下の有限要素法に関するテキストから、「FEMを用いて現象を研究・分」で始まり「起因する[1][2][3]。」で終わる部分を、一字一句変えずに出力すること。

提供テキスト:
####

FEMを用いて現象を研究・分析することを「有限要素解析(FEA)」と呼ぶことがある。
特徴
- 各小領域内を一次関数で補間(近似空間が元の解空間の部分空間になる場合はある種の射影を求めることになる)した場合、全領域では適切なノルムに対して最良近似であることが示される[注釈 2]。
- 線形問題[8]・非線形問題[9][10]・動的解析[11][12][13]など、さまざまな問題に対応できる。これは、近似方程式の作り方や領域形状について、自由度が高いことに起因する[1][2][3]。
- FEMでは、変動微分法を用いて、誤差関数を最小化することで解を近似する。

####

抽出データ:
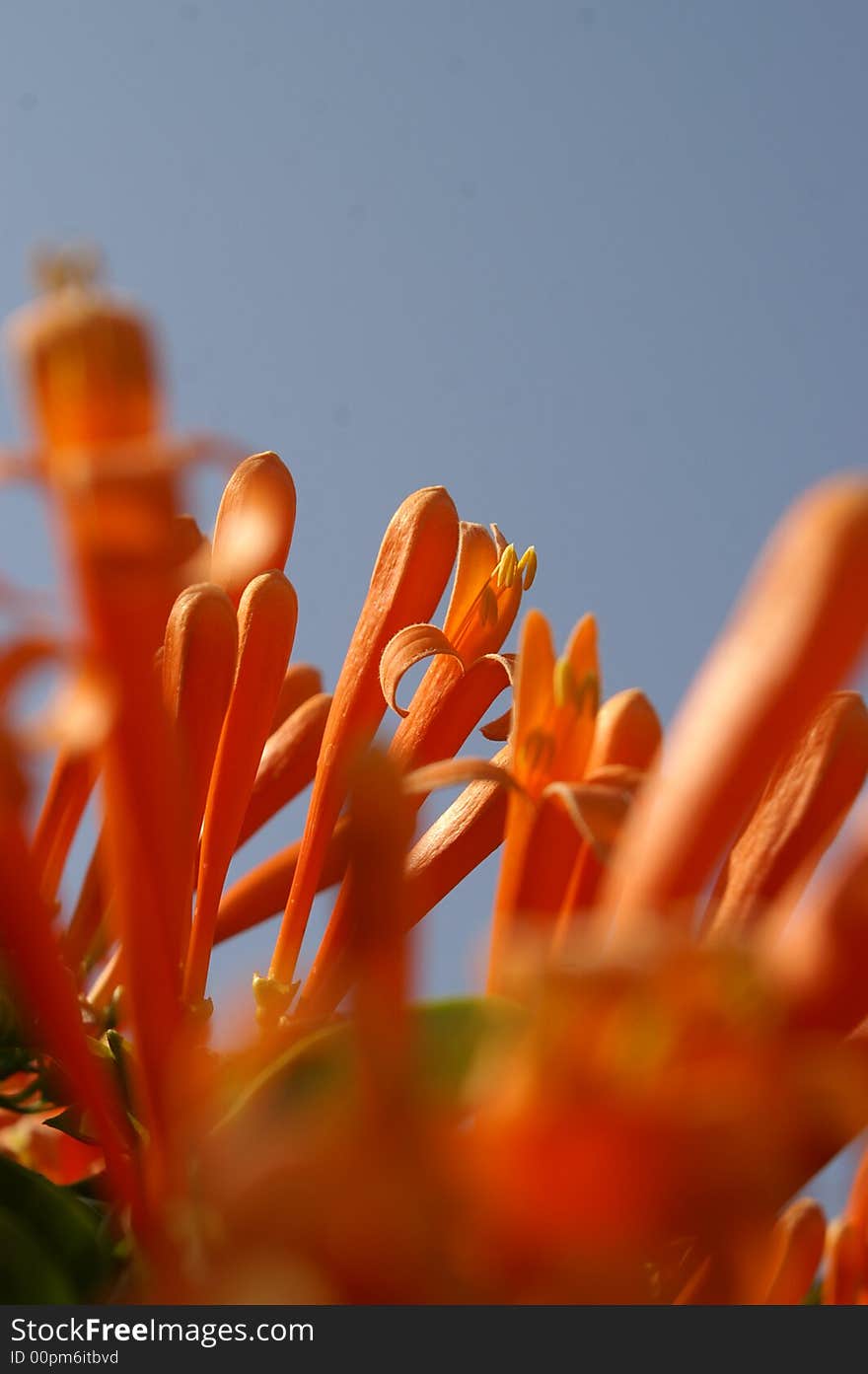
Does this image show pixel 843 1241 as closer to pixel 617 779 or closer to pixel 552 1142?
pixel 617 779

####

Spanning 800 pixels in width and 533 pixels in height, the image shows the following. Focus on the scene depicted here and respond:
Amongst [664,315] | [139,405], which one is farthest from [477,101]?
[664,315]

####

出力結果:
FEMを用いて現象を研究・分析することを「有限要素解析(FEA)」と呼ぶことがある。
特徴
- 各小領域内を一次関数で補間(近似空間が元の解空間の部分空間になる場合はある種の射影を求めることになる)した場合、全領域では適切なノルムに対して最良近似であることが示される[注釈 2]。
- 線形問題[8]・非線形問題[9][10]・動的解析[11][12][13]など、さまざまな問題に対応できる。これは、近似方程式の作り方や領域形状について、自由度が高いことに起因する[1][2][3]。